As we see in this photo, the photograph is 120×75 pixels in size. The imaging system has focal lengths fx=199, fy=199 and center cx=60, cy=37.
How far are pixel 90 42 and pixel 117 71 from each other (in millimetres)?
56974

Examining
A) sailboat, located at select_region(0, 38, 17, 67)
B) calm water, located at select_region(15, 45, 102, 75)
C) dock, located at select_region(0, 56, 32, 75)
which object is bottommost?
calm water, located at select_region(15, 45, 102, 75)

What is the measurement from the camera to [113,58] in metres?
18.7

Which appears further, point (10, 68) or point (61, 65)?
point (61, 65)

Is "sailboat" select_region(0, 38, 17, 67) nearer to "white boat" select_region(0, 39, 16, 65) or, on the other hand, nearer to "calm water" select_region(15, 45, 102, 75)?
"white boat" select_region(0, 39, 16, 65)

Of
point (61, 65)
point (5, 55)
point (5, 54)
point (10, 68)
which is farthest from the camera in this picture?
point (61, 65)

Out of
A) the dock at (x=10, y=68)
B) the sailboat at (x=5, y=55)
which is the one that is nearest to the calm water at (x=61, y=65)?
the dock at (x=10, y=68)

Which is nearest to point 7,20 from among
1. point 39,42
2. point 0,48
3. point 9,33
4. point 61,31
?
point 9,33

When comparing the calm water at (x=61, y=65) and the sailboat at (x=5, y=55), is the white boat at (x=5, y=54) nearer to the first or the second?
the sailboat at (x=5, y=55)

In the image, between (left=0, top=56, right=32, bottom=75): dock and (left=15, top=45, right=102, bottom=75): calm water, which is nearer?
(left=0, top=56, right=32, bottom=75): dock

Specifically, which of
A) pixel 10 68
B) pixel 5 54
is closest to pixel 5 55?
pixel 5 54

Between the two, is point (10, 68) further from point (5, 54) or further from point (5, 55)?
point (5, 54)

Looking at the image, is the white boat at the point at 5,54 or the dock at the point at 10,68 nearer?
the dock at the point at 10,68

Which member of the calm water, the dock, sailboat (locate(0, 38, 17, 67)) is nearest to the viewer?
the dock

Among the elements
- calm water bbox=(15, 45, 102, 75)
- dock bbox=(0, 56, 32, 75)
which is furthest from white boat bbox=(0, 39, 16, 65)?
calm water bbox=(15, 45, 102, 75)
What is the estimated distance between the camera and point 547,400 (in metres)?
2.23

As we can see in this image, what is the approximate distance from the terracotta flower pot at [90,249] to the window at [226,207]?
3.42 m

■ What the exercise asks ■
Rewrite the records from the line with "When comparing the" up to and including the final line, changing "nearer" to "closer" and keeping everything else the same.

■ Solution to this task ■
When comparing the calm water at (x=61, y=65) and the sailboat at (x=5, y=55), is the white boat at (x=5, y=54) closer to the first or the second?
the sailboat at (x=5, y=55)

In the image, between (left=0, top=56, right=32, bottom=75): dock and (left=15, top=45, right=102, bottom=75): calm water, which is closer?
(left=0, top=56, right=32, bottom=75): dock

Specifically, which of
A) pixel 10 68
B) pixel 5 54
is closest to pixel 5 55?
pixel 5 54

Between the two, is point (10, 68) further from point (5, 54) or further from point (5, 55)?
point (5, 54)

Looking at the image, is the white boat at the point at 5,54 or the dock at the point at 10,68 closer?
the dock at the point at 10,68

Which member of the calm water, the dock, sailboat (locate(0, 38, 17, 67)) is nearest to the viewer?
the dock

Among the elements
- calm water bbox=(15, 45, 102, 75)
- dock bbox=(0, 56, 32, 75)
which is furthest from white boat bbox=(0, 39, 16, 65)?
calm water bbox=(15, 45, 102, 75)
What is the estimated distance between the camera and point 547,400 (in metres)?
2.23

As we can see in this image, what is the approximate distance from the terracotta flower pot at [90,249] to the window at [226,207]?
3.42 m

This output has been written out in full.